Doktor Andrey Yefımıç Ragin ise bu hastane hakkında olumlu bir düşünceye sahip değildir. Fakat hastanenin düzelmesi için de hiçbir şey yapmaz. Hastalardan İvan Dmitriç’in bilgili ve akıllı bir hasta olduğunu gözlemler. Ivan doktor ile sık sık felsefi diyaloglar kurar,toplum ile alakalı sohbetler gerçekleştirir hatta zaman zaman münakaşa ettikleri bile olmuştur. İvan mizacen sert bir adamdır. İnsanlar onunla gerekli olmadıkça pek iletişim kurmaz. Buna rağmen Doktor Andrey onunla sohbet etmekten büyük zevk duyar.
”Önünüze çıkan her türlü engele karşı kendi içinizde teselli bulabilirsiniz.Hayatı idrak etmeye çabalayan özgür ve derin düşünce,saçma dünyevi kaygıları tamamıyla hor görme;işte bu iki şey,insanın daha yükseğini göremeyeceği iki lütuftur.Üç demir parmaklığın ardında yaşasanız da bunlara sahip olabilirsiniz.Diyojen de bir fıçının içinde yaşıyordu,ancak dünyadaki bütün krallardan daha mutluydu.”
Gün geçtikçe doktor sadece İvan ile sohbet etmek için hastaneyi ziyaret eder. Bu durum çevresi tarafından yadırganır. Hastanedeki görevliler onun da hasta olduğu düşüncesiyle yola çıkarak doktoru Altıncı Koğuş’a kapatırlar.
Çevresinin yadırgadığı durum aslında düşünmeyi, sohbet etmeyi ve bir konu hakkında fikir alışverişi yapmayı boş iş olarak görmeleridir.
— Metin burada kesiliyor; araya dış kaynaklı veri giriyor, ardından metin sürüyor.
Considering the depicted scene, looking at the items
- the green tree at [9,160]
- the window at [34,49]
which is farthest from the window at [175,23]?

Ne yazık ki insan çoğunluğun yaptığı eyleme alışır. Aksini bile düşünmek olanaksızdır. Toplumda farklı bir renk olmak,farklı düşünceyi ya da ideolojiyi benimsemek pek hoş karşılanmamıştır. Tek doğru kendilerininki miş gibi düşünürler. Hayata farklı pencerelerden bakmak istemezler.